Forge namespacing (conditional content/<forge>/<repo>/...) prevents collisions and yields scalable URL design. Auto mode activates only when more than one forge type exists.

Idempotence & Change Detection

  • Repository update strategy (clone_strategy) avoids unnecessary reclones.
  • Combined check: unchanged repo heads + identical doc file set ⇒ logged and optionally triggers early exit (when output already valid).
  • doc_files_hash offers external determinism for CI/CD.

Error & Retry Model

Error Classification (internal/foundation/errors):

Severity Levels:

  • Fatal - Stops execution completely
  • Error - Fails the current operation
  • Warning - Continues with degraded functionality
  • Info - Informational, no impact

Retry Strategies:

  • RetryNever - Permanent failure
  • RetryImmediate - Retry immediately
  • RetryBackoff - Exponential backoff
  • RetryRateLimit - Wait for rate limit window
  • RetryUserAction - Requires user intervention

Error Categories: User-facing (Config, Validation, Auth, NotFound), External (Network, Git, Forge), Build (Build, Hugo, FileSystem), Runtime (Runtime, Daemon, Internal)

Transient classification guides retry policy (clone/update network issues; certain Hugo invocations).

Content Generation Details

Transform Pipeline (internal/hugo/pipeline/):

Each markdown file passes through a fixed-order transform pipeline:

  1. parseFrontMatter - Extract YAML front matter from markdown
  2. normalizeIndexFiles - Rename README.md → _index.md for Hugo
  3. buildBaseFrontMatter - Generate default fields (title, type, date)
  4. extractIndexTitle - Extract H1 as title for index pages
  5. stripHeading - Remove H1 from content when appropriate
  6. rewriteRelativeLinks - Fix markdown links (.md → /, directory-style)
  7. rewriteImageLinks - Fix image paths to content root
  8. generateFromKeywords - Create new documents from keywords (, etc.)
  9. addRepositoryMetadata - Inject repository/forge/commit metadata
  10. addEditLink - Generate editURL for source links
  11. serializeDocument - Output final YAML + markdown

Pipeline Features:

  • Fixed execution order (explicit, no dependency resolution needed)
  • Direct document mutation (no patch merge complexity)
  • Document type with all fields accessible
  • Generators create missing index files before transforms run

Theme Integration:

  • Supported themes use Hugo Modules (no local theme directory needed)
  • Theme-specific configuration for Relearn
  • Index template override search order ensures safe customization
  • Front matter includes forge, repository, section, editURL for theme logic

Pruning Strategy

Optional top-level pruning removes non-doc directories to shrink workspace footprint—controlled with allow/deny precedence rules to avoid accidental removal of required assets.

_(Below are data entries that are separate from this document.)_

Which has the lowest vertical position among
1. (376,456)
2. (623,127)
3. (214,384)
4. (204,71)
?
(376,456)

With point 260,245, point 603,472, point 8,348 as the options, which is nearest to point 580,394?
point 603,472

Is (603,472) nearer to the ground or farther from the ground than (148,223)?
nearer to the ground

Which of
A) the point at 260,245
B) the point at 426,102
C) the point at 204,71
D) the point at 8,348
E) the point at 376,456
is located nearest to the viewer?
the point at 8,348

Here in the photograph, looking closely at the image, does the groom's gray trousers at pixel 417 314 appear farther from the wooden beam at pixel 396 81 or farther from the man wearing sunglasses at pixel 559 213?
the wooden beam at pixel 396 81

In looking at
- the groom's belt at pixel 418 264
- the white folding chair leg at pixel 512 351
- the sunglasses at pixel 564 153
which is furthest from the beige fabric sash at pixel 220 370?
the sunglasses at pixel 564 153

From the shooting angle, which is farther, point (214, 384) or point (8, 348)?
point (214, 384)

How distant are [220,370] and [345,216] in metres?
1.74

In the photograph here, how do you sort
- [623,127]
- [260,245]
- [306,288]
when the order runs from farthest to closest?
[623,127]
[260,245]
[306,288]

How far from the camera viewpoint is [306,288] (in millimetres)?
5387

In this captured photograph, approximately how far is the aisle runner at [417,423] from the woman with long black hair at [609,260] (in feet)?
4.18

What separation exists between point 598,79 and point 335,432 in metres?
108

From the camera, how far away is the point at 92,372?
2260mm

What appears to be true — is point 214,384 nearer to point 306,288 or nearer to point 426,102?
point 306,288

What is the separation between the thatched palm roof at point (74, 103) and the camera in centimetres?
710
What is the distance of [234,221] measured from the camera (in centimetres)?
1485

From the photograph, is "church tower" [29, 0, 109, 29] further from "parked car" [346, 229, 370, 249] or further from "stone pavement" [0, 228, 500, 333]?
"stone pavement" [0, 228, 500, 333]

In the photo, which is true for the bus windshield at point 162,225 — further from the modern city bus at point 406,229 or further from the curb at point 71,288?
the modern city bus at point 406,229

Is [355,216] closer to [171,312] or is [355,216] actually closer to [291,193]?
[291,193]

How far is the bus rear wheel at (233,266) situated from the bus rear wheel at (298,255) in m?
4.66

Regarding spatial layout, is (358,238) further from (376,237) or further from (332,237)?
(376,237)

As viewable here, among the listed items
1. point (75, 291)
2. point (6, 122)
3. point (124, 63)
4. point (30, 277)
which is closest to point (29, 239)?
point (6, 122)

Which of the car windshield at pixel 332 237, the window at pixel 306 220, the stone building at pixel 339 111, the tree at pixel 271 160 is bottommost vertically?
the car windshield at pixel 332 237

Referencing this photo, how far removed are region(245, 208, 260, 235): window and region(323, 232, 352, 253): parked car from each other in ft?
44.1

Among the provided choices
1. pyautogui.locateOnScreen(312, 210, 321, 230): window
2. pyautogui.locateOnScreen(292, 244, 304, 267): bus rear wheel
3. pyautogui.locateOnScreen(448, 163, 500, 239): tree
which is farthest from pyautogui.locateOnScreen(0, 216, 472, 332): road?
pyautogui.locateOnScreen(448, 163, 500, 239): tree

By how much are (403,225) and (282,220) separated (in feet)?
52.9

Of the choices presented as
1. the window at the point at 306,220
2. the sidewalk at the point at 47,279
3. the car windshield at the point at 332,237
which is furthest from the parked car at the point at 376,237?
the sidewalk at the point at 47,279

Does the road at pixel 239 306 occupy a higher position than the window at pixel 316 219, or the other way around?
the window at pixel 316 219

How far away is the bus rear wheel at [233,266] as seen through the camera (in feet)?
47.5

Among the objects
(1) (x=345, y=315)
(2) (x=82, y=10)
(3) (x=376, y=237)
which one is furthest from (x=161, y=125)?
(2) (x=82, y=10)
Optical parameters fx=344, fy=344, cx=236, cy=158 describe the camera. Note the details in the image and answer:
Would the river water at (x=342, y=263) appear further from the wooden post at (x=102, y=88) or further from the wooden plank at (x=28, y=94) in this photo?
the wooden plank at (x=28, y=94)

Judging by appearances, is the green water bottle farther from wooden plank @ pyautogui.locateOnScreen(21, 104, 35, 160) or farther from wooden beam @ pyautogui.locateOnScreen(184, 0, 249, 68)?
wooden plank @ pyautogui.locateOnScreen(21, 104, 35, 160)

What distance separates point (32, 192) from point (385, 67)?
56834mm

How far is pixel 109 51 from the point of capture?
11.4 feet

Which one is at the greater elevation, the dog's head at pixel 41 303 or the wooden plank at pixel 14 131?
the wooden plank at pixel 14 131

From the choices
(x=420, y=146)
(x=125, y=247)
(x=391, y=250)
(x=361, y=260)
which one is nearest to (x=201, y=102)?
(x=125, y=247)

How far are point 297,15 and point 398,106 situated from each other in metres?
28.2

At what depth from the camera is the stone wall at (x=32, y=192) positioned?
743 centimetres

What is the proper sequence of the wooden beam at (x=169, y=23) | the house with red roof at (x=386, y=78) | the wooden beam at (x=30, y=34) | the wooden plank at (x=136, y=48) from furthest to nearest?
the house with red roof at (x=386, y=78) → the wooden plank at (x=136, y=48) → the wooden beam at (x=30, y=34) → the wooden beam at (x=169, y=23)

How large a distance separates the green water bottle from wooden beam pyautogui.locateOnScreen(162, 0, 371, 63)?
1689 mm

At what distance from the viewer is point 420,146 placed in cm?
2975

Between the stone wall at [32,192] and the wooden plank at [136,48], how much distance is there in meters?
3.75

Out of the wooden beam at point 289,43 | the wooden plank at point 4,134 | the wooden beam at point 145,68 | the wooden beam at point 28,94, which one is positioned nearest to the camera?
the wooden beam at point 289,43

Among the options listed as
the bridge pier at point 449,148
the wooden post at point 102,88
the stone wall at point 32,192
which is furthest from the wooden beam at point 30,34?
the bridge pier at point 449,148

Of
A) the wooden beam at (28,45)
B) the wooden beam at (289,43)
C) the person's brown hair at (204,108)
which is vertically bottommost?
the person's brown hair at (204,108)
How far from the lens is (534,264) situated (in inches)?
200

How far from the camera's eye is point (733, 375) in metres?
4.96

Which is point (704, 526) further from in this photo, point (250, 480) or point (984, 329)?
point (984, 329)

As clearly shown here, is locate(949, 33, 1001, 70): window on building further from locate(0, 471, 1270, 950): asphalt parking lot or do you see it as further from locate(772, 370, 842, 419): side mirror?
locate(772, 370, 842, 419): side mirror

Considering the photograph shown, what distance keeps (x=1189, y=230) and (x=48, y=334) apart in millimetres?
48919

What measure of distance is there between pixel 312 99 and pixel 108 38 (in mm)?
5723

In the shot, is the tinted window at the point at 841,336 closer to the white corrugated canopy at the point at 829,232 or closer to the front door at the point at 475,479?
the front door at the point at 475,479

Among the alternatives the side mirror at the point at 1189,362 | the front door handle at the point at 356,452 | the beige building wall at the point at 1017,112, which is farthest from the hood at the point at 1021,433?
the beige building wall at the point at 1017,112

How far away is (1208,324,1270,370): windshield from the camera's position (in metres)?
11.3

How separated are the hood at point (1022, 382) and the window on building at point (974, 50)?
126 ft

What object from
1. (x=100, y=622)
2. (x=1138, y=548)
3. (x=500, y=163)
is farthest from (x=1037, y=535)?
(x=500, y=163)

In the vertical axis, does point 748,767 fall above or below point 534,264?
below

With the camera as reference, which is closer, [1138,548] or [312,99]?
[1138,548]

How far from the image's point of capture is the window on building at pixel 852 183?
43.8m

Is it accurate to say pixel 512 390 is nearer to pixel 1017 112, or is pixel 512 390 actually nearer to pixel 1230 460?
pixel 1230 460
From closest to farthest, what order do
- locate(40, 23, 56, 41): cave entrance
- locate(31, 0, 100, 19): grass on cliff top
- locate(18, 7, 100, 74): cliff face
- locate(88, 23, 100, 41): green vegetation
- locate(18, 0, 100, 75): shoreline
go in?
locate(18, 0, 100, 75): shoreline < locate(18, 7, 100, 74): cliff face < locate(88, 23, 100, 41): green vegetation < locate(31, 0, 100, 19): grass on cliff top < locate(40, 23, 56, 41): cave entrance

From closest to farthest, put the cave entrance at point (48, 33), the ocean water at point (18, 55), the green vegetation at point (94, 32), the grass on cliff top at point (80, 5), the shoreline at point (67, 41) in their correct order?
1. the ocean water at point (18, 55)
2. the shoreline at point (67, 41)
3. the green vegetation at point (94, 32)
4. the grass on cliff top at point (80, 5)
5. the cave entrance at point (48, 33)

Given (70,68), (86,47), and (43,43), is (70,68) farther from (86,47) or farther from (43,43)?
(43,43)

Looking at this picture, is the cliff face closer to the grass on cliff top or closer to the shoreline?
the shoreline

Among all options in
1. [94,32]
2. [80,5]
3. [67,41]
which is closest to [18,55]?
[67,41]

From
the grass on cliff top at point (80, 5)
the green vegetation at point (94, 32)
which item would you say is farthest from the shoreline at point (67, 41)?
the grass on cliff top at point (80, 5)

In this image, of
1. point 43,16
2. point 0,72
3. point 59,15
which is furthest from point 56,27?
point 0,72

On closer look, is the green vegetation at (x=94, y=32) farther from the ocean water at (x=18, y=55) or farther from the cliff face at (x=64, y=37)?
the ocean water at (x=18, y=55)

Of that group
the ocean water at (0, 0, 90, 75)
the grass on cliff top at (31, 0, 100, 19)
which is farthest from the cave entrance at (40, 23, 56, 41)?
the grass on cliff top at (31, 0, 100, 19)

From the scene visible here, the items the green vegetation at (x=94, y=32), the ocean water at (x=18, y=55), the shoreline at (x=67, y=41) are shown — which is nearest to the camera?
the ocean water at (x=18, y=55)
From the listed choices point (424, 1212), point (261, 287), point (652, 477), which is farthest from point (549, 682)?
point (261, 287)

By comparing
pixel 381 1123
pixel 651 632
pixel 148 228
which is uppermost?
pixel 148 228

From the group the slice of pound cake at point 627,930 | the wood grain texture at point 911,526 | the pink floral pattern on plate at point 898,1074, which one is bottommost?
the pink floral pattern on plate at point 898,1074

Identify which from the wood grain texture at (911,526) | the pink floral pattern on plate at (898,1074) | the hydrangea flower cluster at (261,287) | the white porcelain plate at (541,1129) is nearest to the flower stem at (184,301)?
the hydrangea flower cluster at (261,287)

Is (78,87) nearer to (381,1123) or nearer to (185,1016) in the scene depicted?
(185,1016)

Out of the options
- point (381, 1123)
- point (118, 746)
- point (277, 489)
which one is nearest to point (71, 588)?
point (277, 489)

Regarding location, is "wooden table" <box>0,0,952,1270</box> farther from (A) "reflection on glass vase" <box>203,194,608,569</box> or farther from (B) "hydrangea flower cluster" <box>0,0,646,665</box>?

Design Rationale Highlights

Concern Approach
Cross-repo collisions Conditional forge prefix + repository segmentation.
Performance Incremental fetch + pruning + shallow clones.
Theming Module-based imports; param injection per theme.
Observability Structured build report + issue taxonomy + stage timing.
Reproducibility Environment expansion + explicit config + stable hashing.

Extensibility Points

  • Add new transform: Create function in internal/hugo/pipeline/transforms.go and add to defaultTransforms() list
  • Add new generator: Create function in internal/hugo/pipeline/generators.go and add to defaultGenerators() list
  • Add new theme: Implement Theme interface in internal/hugo/theme/themes/
  • Additional issue codes: Augment taxonomy without breaking consumers
  • Future caching: Leverage doc_files_hash for selective downstream regeneration

Non-Goals

  • Rendering arbitrary SSGs other than Hugo.
  • Full-text search indexing logic (delegated to Hugo theme or external indexing).